* **STATED GOAL**: Lay out as a JSON list of strings the lines of the records below between the line holding "What is the quantified" and the line holding "2.97 metres", inclusive. Give one string per line and leave out blank lines.

Saved entries:
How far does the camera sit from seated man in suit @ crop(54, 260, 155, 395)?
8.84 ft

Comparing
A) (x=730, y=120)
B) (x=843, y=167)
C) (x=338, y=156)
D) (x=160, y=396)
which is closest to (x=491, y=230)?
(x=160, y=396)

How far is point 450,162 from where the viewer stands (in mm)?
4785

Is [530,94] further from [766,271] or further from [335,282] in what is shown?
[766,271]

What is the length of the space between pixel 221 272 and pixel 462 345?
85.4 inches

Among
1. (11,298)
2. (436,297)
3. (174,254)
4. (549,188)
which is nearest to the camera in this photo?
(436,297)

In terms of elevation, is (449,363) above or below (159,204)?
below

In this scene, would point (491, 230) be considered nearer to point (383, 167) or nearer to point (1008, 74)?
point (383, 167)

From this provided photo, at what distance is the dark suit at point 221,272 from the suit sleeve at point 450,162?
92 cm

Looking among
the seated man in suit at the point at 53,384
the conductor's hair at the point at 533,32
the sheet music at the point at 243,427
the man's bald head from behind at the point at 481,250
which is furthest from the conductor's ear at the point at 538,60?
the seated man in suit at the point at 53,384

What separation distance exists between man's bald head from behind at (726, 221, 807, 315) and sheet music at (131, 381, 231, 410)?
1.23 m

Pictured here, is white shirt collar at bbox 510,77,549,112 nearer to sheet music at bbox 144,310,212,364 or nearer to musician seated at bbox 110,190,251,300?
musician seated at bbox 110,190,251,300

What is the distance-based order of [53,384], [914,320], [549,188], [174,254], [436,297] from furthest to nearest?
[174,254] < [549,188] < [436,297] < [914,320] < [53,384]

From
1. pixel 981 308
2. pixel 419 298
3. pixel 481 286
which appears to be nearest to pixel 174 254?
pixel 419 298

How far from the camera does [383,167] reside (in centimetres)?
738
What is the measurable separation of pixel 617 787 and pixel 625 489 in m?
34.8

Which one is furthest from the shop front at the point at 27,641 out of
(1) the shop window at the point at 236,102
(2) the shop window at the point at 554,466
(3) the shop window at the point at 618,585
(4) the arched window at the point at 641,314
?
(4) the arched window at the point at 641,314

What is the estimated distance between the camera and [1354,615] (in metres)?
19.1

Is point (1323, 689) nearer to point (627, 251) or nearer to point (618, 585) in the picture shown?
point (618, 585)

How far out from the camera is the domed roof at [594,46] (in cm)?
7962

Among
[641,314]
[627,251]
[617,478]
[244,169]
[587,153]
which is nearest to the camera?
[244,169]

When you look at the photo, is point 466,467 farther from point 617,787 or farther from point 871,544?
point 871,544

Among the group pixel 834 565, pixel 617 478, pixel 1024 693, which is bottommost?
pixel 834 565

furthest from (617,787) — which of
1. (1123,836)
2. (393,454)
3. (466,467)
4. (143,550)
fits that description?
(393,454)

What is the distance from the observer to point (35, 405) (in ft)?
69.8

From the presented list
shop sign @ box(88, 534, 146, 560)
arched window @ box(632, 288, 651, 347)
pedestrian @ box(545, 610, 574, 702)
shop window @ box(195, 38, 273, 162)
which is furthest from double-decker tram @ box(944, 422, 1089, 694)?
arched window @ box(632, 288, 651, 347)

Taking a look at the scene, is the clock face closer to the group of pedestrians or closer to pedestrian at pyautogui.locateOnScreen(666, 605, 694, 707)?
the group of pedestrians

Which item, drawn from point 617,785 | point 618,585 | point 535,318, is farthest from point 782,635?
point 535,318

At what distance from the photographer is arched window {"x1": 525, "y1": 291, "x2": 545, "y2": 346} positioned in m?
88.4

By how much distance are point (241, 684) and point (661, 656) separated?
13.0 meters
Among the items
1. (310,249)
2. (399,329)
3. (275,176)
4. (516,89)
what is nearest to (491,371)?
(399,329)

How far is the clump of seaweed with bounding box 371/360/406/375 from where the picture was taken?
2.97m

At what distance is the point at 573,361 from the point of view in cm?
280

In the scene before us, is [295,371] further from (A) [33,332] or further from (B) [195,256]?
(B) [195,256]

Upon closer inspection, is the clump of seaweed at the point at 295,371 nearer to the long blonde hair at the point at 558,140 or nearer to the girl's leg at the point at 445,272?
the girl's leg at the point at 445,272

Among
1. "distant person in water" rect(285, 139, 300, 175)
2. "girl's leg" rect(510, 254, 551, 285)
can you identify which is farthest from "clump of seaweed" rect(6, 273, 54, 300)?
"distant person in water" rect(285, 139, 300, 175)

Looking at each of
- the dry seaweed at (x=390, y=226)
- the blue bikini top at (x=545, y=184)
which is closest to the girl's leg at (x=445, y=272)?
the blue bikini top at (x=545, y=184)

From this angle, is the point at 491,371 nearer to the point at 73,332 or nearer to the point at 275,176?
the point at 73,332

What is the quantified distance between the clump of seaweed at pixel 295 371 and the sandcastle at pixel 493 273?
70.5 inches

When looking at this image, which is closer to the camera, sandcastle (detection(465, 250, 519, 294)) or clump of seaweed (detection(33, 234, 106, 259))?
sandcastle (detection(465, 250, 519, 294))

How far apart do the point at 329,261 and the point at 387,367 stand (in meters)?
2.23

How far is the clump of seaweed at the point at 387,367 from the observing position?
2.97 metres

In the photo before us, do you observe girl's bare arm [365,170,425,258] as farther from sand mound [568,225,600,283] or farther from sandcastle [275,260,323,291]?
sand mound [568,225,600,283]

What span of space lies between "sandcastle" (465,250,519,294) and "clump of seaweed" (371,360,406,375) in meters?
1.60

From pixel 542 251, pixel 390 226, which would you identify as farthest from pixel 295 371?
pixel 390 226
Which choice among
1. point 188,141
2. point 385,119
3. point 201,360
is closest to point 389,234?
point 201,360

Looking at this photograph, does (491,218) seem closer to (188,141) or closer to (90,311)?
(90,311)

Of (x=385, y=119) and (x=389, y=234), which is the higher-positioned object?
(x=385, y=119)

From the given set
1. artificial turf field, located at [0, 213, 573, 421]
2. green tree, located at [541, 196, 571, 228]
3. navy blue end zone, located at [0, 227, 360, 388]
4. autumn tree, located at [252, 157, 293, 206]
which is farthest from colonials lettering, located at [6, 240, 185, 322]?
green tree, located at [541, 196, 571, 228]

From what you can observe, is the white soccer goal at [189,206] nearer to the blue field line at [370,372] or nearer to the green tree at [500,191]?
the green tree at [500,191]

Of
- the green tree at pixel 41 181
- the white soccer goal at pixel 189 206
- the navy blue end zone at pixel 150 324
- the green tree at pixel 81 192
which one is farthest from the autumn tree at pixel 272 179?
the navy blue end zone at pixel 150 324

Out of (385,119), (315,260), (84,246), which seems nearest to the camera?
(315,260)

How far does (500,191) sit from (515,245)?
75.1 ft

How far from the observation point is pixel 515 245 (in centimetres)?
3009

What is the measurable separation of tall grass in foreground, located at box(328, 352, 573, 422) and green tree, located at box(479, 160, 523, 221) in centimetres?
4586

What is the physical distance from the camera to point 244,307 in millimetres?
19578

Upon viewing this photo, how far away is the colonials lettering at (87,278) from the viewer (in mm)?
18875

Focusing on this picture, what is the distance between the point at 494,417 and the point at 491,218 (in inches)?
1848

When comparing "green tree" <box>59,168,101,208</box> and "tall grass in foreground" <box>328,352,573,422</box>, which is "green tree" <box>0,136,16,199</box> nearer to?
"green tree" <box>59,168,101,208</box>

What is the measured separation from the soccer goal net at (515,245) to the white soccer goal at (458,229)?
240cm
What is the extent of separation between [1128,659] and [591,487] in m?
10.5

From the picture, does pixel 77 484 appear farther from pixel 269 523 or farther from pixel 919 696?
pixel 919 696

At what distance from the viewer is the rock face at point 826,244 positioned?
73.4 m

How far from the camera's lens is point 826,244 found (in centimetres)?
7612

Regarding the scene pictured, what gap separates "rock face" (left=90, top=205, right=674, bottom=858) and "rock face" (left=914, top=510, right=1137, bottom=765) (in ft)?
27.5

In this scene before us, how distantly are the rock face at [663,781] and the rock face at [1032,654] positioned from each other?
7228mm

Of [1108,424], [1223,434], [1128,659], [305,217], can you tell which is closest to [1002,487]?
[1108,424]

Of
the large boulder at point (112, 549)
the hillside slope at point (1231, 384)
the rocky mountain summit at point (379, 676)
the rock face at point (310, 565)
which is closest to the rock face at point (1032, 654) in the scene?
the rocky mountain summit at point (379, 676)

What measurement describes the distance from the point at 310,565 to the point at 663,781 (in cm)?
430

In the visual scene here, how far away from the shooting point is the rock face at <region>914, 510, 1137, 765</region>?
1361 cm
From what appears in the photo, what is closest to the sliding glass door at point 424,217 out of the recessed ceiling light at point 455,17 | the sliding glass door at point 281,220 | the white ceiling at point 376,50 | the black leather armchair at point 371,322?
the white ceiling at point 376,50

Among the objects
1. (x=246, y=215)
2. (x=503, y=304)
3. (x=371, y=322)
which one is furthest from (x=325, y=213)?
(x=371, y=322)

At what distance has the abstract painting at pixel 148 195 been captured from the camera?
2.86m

* **EXERCISE RESULT**:
[
  "What is the quantified distance between the clump of seaweed at pixel 295 371 and the sandcastle at pixel 493 273?",
  "70.5 inches",
  "When looking at this image, which is closer to the camera, sandcastle (detection(465, 250, 519, 294)) or clump of seaweed (detection(33, 234, 106, 259))?",
  "sandcastle (detection(465, 250, 519, 294))",
  "How far apart do the point at 329,261 and the point at 387,367 stand (in meters)?",
  "2.23",
  "How far is the clump of seaweed at the point at 387,367 from the observing position?",
  "2.97 metres"
]